LISTING:
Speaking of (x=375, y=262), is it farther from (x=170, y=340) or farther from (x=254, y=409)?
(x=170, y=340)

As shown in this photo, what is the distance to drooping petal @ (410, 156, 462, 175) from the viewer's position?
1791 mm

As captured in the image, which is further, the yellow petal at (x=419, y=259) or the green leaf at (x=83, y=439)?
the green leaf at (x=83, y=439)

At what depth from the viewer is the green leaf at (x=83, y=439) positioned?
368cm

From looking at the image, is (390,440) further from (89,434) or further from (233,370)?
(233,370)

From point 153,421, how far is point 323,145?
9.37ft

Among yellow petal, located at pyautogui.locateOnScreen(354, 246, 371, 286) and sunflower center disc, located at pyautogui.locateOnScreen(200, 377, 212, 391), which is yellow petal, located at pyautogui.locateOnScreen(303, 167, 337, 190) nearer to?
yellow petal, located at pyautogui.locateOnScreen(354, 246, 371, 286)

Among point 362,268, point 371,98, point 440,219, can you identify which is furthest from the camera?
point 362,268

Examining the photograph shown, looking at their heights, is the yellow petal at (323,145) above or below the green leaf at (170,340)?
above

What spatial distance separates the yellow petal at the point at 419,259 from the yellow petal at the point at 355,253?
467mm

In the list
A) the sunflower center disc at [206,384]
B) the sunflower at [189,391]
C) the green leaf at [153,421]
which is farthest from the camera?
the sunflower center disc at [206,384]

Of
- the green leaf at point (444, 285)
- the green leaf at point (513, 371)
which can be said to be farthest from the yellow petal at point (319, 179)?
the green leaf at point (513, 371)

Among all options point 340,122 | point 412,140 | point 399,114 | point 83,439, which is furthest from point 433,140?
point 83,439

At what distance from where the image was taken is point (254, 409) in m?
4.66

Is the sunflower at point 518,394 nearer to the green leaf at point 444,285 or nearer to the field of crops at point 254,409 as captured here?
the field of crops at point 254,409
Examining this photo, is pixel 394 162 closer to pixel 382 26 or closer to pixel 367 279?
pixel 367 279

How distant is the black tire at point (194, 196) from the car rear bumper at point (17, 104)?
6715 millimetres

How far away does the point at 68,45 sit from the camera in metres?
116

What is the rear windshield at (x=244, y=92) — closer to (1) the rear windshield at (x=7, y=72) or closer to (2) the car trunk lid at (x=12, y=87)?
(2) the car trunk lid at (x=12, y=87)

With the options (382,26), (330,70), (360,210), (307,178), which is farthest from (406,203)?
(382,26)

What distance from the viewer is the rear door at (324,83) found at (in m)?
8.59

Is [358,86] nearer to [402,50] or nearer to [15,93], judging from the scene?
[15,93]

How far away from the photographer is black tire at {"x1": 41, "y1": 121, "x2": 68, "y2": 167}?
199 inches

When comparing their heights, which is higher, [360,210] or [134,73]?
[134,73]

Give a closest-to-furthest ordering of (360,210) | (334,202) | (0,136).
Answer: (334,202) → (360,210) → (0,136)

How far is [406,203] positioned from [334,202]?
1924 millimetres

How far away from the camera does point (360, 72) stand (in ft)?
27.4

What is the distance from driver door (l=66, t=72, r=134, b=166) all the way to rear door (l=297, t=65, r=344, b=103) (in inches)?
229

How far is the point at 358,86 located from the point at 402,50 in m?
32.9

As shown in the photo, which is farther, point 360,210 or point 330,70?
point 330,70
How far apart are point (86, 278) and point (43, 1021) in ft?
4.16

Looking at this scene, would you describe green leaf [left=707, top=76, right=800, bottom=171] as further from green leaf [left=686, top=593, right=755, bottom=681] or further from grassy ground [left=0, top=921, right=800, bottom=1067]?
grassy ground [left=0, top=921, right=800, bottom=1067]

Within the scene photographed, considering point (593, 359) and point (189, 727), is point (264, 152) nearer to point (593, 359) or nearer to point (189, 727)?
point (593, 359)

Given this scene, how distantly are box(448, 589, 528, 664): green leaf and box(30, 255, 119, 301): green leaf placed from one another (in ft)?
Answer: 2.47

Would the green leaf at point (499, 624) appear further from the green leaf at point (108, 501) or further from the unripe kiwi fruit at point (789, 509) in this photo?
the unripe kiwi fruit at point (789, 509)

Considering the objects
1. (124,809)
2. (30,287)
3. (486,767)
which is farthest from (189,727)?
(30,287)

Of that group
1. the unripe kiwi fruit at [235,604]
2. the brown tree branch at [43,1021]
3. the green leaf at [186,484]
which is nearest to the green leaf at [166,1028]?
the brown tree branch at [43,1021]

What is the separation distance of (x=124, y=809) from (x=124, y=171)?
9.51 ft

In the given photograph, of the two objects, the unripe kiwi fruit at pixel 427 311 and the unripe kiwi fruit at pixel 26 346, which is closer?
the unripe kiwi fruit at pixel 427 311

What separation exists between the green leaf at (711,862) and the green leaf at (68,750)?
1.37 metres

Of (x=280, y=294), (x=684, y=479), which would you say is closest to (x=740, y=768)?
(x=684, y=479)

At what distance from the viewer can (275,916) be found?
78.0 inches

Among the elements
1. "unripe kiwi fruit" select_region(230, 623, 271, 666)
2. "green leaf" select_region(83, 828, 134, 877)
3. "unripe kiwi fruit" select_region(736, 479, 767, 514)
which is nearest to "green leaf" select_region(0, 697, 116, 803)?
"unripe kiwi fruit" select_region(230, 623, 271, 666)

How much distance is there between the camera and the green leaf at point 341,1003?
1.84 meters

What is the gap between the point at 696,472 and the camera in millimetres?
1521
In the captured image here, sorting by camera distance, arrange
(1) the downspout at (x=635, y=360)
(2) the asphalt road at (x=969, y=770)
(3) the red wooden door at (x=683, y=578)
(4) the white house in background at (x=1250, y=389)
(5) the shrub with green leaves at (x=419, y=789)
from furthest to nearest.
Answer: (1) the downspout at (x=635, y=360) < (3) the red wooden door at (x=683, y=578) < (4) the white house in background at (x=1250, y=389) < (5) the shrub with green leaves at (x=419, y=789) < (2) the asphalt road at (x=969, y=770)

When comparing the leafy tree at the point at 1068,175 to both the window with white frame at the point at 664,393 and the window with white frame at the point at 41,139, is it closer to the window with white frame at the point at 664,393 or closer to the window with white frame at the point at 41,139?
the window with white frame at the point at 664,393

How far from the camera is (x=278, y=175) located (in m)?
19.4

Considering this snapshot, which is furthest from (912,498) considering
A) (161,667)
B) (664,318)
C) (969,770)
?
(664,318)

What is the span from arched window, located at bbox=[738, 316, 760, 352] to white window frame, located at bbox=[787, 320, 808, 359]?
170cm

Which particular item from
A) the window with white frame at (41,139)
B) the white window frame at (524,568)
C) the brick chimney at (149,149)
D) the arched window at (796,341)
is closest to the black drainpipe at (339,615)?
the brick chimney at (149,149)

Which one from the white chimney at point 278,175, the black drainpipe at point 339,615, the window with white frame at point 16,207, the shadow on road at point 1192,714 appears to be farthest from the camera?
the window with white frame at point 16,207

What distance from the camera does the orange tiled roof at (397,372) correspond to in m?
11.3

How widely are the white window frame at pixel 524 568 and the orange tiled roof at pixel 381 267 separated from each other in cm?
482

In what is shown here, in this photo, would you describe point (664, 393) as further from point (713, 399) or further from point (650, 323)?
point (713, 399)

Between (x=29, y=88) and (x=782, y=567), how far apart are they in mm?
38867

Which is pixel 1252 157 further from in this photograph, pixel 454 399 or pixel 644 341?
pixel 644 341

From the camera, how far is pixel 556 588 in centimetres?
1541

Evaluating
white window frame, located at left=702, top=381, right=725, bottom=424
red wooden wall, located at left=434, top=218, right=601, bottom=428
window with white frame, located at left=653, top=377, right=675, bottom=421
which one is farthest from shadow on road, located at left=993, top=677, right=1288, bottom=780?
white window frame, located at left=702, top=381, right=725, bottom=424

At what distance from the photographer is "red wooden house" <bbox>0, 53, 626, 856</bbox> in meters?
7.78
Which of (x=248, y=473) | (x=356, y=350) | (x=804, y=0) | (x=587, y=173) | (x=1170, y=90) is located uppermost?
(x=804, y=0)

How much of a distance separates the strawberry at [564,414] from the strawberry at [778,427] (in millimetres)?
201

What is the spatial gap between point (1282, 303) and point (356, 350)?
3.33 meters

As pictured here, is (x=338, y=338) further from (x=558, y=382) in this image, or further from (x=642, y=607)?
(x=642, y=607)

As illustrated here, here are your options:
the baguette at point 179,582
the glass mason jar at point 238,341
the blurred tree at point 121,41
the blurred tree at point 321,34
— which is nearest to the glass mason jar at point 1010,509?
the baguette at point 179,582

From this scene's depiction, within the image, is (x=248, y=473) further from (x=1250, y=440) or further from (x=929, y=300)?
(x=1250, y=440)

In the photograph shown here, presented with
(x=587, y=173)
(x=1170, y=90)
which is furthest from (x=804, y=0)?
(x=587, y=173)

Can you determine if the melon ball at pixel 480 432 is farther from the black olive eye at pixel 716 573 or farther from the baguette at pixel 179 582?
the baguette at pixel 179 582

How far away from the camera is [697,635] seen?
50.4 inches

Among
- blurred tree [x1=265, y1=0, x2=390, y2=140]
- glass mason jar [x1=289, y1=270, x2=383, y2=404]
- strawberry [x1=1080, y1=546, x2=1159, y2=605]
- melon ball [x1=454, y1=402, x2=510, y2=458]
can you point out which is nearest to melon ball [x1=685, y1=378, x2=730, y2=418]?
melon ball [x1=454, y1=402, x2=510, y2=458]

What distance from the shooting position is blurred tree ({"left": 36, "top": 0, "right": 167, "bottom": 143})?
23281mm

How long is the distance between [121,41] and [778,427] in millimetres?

GIVEN REQUEST: List the data lines from the one containing "With the options" through the one containing "Answer: (334,202) → (360,210) → (0,136)" as a numbered list, omitting blank lines.

EXERCISE RESPONSE:
1. With the options (382,26), (330,70), (360,210), (307,178), which is farthest from (406,203)?
2. (382,26)
3. What distance from the viewer is the rear door at (324,83) found at (in m)?
4. 8.59
5. Is [358,86] nearer to [402,50] or nearer to [15,93], judging from the scene?
6. [15,93]
7. How far away from the photographer is black tire at {"x1": 41, "y1": 121, "x2": 68, "y2": 167}?
8. 199 inches
9. When comparing their heights, which is higher, [360,210] or [134,73]?
10. [134,73]
11. Give a closest-to-furthest ordering of (360,210) | (334,202) | (0,136).
12. Answer: (334,202) → (360,210) → (0,136)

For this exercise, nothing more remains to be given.